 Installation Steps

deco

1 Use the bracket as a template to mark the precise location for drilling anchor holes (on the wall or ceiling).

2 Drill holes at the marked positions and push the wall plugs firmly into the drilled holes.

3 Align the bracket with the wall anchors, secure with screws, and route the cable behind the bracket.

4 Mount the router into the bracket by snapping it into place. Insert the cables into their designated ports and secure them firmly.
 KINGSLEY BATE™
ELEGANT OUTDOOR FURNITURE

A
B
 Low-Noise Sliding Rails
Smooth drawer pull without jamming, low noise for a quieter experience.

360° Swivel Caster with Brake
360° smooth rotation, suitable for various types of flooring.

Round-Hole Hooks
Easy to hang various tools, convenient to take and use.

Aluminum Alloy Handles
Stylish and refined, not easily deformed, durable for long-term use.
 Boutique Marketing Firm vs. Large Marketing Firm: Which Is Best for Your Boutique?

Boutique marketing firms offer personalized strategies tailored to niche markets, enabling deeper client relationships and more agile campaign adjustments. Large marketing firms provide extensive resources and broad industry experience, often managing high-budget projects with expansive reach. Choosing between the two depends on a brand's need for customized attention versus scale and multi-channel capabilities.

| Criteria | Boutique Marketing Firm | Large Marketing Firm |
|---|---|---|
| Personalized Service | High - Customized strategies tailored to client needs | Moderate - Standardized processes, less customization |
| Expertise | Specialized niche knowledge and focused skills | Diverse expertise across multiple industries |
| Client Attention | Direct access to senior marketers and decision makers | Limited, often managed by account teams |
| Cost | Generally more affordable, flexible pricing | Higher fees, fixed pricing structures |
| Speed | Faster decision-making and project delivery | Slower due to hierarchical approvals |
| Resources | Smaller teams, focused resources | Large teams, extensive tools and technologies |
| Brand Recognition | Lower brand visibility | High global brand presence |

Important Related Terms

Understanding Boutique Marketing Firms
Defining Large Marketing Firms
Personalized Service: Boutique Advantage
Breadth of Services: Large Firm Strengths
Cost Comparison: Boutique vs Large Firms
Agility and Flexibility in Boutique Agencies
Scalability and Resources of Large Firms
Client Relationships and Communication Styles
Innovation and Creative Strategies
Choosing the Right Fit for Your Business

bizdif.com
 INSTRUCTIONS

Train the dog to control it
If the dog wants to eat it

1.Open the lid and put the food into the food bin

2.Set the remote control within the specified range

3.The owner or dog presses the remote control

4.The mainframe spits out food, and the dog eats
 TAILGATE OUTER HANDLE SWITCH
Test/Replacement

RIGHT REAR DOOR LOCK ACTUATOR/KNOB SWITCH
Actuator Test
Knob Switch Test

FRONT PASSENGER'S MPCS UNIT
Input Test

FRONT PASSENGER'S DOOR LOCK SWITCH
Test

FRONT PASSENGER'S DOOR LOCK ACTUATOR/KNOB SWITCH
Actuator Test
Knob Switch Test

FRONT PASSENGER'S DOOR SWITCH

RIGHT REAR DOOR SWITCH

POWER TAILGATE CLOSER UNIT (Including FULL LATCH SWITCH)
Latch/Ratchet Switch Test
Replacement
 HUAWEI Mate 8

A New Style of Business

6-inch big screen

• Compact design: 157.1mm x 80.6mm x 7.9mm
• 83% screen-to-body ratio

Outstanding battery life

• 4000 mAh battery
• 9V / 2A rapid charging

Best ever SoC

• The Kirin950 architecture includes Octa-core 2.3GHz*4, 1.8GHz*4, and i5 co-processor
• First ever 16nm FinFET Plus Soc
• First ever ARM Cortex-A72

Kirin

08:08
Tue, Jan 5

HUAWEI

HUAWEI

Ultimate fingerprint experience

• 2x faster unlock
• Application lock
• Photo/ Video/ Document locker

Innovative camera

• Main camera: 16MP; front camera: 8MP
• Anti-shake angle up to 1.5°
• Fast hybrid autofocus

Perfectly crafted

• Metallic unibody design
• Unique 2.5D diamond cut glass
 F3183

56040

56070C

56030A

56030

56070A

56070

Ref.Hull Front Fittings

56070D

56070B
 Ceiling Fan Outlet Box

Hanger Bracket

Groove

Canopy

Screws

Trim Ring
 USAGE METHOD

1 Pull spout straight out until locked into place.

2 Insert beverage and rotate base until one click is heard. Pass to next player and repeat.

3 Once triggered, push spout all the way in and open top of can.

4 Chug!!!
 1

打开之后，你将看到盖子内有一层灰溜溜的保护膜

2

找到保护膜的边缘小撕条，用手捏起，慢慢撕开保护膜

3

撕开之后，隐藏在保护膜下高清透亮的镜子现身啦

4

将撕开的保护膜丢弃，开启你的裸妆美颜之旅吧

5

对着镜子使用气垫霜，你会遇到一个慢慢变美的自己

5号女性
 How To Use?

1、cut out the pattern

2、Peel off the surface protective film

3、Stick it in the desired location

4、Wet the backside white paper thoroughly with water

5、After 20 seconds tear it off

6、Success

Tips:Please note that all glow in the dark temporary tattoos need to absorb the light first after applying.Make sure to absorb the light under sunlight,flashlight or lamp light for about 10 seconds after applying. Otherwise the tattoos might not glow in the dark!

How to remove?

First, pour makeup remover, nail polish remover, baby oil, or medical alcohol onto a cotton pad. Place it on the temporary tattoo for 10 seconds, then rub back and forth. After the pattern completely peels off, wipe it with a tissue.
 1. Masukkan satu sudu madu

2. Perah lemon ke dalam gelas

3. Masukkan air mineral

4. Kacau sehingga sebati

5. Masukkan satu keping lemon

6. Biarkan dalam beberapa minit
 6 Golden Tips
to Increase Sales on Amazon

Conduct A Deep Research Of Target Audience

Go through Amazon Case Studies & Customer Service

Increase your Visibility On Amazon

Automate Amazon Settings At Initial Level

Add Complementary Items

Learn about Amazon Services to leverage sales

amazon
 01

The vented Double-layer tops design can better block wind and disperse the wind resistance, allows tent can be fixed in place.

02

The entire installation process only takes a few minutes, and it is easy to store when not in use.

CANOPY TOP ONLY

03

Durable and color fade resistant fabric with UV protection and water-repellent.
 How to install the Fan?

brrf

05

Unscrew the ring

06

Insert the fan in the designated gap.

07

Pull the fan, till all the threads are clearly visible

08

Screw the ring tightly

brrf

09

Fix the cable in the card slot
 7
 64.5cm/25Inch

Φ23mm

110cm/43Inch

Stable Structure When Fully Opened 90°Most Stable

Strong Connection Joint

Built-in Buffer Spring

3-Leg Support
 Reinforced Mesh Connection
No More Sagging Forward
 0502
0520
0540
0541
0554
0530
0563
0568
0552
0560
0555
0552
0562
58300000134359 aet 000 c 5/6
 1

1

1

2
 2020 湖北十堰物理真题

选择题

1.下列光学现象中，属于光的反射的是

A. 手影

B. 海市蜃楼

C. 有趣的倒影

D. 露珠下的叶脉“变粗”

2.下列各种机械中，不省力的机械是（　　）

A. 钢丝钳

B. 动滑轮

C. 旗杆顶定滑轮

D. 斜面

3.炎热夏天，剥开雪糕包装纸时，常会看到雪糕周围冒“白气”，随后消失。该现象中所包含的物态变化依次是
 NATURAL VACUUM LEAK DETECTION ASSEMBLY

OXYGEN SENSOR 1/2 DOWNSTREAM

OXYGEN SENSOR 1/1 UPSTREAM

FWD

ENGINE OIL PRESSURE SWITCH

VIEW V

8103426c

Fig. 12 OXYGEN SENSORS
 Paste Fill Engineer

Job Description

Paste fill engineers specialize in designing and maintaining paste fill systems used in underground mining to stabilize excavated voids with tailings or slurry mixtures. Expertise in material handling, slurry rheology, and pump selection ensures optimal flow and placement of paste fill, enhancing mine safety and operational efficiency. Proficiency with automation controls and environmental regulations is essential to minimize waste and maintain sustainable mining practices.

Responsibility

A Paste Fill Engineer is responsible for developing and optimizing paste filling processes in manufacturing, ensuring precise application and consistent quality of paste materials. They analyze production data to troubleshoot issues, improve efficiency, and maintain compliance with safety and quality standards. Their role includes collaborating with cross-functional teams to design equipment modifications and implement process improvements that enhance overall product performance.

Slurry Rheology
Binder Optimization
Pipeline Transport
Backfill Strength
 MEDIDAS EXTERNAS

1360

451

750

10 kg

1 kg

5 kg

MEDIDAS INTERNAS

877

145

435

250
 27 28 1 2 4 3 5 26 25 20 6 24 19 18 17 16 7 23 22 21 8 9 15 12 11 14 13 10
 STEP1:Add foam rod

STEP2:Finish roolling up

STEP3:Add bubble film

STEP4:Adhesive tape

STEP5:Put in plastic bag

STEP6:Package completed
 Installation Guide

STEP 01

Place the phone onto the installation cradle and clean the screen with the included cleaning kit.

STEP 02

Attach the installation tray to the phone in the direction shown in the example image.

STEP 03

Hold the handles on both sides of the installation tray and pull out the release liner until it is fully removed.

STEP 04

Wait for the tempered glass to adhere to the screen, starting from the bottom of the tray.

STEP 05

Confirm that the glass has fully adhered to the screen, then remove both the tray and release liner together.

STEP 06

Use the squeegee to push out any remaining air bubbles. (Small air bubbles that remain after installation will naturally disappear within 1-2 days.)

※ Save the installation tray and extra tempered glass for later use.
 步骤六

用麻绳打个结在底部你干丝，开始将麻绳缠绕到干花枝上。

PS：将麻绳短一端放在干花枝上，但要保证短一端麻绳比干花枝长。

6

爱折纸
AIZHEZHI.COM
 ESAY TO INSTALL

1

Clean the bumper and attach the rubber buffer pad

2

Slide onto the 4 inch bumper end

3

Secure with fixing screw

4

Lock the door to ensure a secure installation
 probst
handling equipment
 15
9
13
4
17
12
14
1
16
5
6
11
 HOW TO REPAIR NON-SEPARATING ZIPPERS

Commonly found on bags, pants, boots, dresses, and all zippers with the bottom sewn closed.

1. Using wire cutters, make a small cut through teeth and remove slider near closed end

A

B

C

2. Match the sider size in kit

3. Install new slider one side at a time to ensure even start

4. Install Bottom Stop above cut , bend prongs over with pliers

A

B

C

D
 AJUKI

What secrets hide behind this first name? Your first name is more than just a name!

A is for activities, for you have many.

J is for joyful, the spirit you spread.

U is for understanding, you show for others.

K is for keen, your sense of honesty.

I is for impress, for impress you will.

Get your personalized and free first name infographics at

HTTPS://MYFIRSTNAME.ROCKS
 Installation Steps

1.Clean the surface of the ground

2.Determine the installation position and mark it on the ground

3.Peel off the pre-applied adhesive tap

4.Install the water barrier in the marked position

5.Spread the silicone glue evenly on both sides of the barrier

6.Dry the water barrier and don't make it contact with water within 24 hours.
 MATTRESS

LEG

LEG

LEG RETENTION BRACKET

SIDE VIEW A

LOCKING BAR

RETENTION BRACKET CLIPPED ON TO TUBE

::::::

> [Directions]:
A single figure is the answer: the number of lines in the listing where "Services" occurs.

> [Solution to the problem]:
2